A informação é avançada esta sexta-feira pelo porta-voz da organização Bacar Mané após o encontrou se com o ministro da educação.

“Nós estamos preocupados com os rumores que veiculam sobre a nulidade do ano e também tivemos informações que algumas organizações entregaram cartas ao presidente da República algumas entidades politicas e até no ministério da Educação para anular o ano. Consideramos infeliz o pedido destas organizações porque não lhes compete decidir sobre a matéria e também porque este ano não é dos piores que já passou na Guiné- Bissau. Por isso apelamos a todos que voltem a escola, que voltem as aulas porque o lugar dos estudantes é na escola”, apelou.

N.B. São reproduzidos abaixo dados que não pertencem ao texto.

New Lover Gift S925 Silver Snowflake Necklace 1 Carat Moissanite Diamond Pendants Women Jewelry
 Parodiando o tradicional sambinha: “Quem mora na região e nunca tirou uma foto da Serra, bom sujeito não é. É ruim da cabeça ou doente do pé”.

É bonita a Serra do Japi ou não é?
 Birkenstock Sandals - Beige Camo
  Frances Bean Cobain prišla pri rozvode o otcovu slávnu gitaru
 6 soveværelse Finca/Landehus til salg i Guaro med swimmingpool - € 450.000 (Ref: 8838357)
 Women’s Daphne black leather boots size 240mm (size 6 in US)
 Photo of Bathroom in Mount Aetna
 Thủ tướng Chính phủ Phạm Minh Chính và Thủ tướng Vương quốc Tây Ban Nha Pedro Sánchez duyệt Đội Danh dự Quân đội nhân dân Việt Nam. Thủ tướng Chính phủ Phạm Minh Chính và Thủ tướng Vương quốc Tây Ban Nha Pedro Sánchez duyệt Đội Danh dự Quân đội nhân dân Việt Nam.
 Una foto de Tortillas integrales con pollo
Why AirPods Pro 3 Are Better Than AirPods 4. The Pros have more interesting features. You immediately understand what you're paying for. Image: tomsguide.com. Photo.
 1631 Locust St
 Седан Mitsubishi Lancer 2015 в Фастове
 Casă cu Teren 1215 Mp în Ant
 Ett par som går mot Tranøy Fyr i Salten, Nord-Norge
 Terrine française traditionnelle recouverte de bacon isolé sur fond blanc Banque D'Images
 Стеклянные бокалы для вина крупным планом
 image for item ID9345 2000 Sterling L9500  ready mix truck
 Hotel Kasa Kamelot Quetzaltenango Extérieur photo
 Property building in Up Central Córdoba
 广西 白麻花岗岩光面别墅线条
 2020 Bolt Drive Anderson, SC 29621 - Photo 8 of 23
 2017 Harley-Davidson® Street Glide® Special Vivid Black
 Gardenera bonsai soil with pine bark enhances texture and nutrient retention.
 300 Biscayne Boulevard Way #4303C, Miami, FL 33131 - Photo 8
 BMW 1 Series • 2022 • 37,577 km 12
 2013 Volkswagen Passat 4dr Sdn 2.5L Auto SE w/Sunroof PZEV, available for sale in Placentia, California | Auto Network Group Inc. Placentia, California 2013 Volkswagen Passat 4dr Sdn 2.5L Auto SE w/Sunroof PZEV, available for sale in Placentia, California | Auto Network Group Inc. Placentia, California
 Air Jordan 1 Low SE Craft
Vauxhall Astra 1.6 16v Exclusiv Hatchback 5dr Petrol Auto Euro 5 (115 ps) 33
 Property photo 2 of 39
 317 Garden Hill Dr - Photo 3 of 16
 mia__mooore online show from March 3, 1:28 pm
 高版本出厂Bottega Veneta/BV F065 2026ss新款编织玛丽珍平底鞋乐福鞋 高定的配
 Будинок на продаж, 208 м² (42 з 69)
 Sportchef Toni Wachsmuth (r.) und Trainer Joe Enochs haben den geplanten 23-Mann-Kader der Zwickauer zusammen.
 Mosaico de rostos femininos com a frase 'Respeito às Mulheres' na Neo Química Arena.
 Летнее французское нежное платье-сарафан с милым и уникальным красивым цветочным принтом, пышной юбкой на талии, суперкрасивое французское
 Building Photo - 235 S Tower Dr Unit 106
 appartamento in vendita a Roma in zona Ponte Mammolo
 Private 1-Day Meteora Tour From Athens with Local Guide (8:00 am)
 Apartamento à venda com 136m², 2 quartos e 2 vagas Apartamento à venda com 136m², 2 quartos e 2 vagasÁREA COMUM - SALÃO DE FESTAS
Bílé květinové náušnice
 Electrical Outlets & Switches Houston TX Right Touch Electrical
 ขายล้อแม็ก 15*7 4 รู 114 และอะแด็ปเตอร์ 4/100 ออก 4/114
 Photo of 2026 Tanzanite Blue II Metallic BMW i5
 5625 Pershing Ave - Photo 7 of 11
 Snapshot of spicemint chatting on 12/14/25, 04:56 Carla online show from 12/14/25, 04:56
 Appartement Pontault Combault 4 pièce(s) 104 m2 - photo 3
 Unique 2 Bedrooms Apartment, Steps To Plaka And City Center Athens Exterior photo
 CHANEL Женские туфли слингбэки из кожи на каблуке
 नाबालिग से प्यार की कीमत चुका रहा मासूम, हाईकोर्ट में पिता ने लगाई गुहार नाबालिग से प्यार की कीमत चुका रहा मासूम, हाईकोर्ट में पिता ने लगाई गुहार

Recentemente tem aumentado as dúvidas sobre a continuidade ou não do presente ano lectivo. Alguns analistas da área educação defenderam o prolongamento do ano ou a sua nulidade devido a diversas paragens registadas durante a campanha de caju e as sucessivas greves.

Após duas vagas de greves, os professores das escolas públicas anunciaram, na quarta-feira, uma nova paralisação laboral, de 30 dias, a partir da próxima segunda-feira, para reclamar do Governo o cumprimento de uma série de acordos que possibilitaram o levantamento da última greve em dezembro.

Mas, segundo os estudantes, alguns professores já não compareceram esta quinta-feira em algumas escolas públicas.

Entre os pontos do referido acordo, figura o pagamento de salários em atraso a várias categorias de professores, nomeadamente os contratados e novos ingressos, bem como aplicação efectiva do Estatuto da Carreira Docente.

Três sindicatos que representam os professores acusam o primeiro-ministro guineense, Aristides Gomes, de ordenar o bloqueamento, nas Finanças, do pagamento aos docentes que estiveram em greve no mês de dezembro.

Um porta-voz dos sindicatos dos professores, Bunghoma Sanhá, admitiu a possibilidade de o ano lectivo ter que ser anulado pelo Governo, a quem acusa de insensatez.